- Problem statement
What is needed is a faithful transcription of all the data below, pictures excluded.

- Data

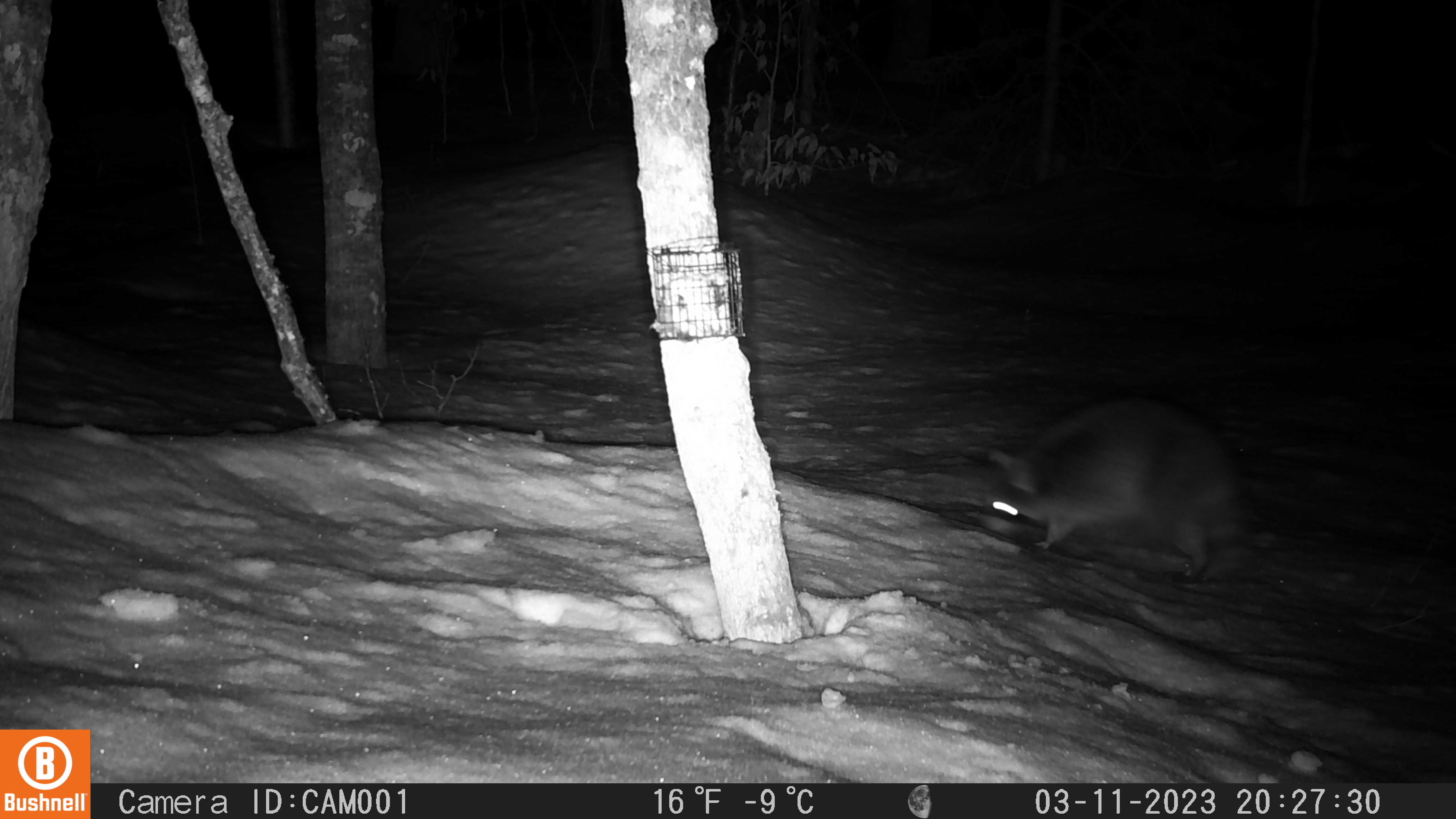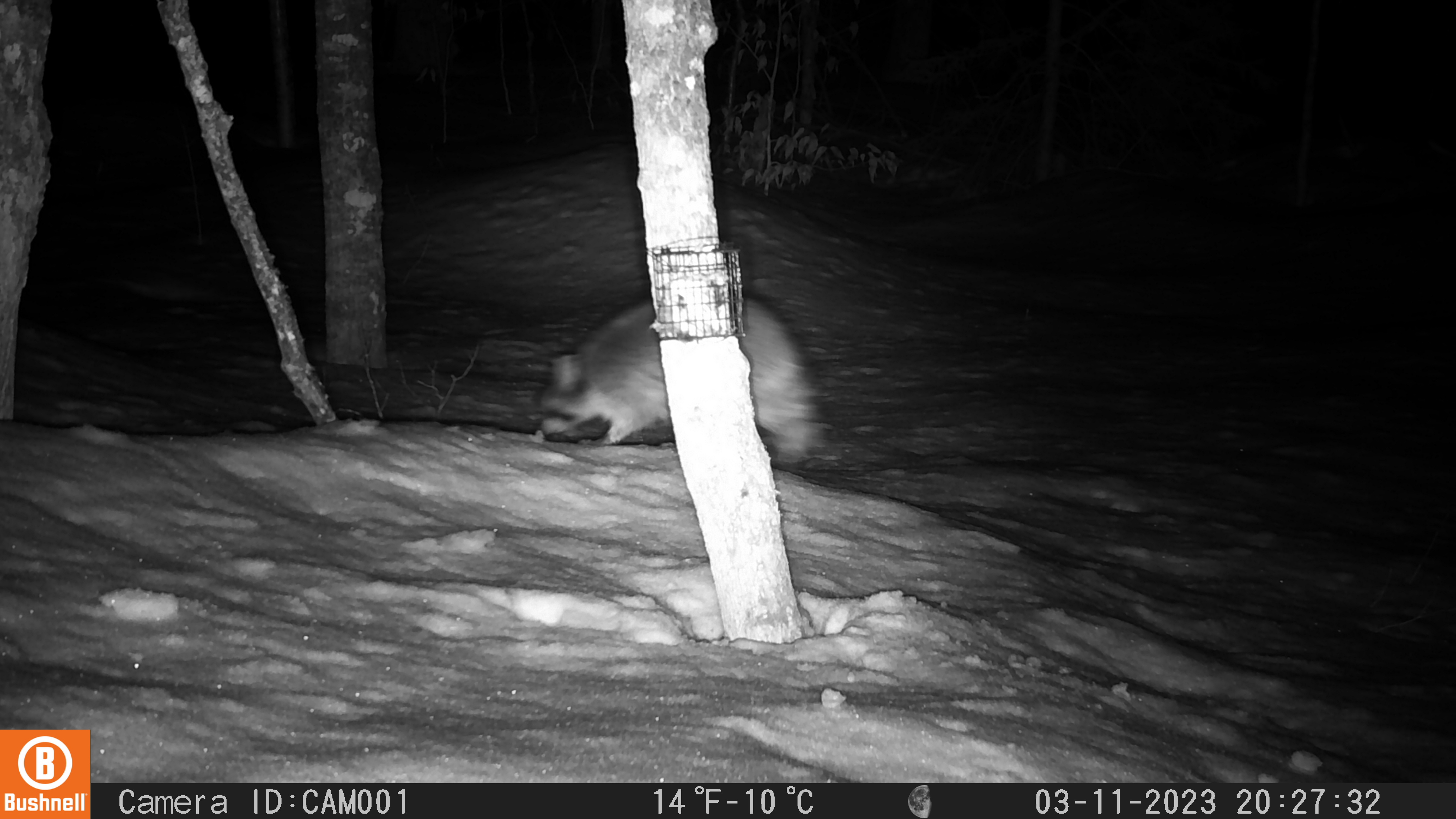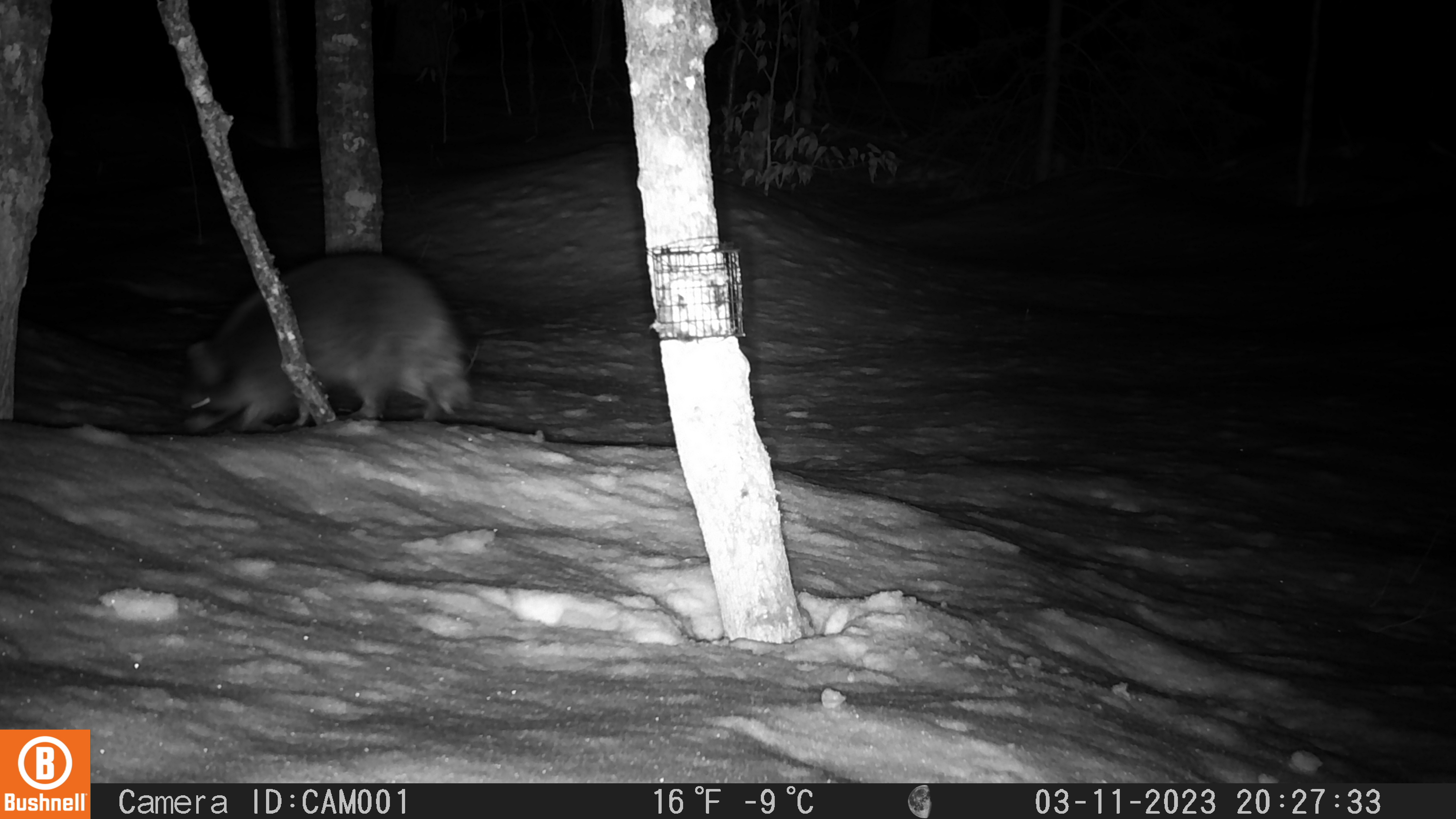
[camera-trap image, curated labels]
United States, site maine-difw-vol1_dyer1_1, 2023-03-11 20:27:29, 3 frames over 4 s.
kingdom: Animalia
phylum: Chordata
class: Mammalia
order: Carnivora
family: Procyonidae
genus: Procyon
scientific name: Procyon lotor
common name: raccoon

- Response below
[camera-trap image, curated labels]
United States, site maine-difw-vol1_dyer1_1, 2023-03-11 20:27:29, 3 frames over 4 s.
kingdom: Animalia
phylum: Chordata
class: Mammalia
order: Carnivora
family: Procyonidae
genus: Procyon
scientific name: Procyon lotor
common name: raccoon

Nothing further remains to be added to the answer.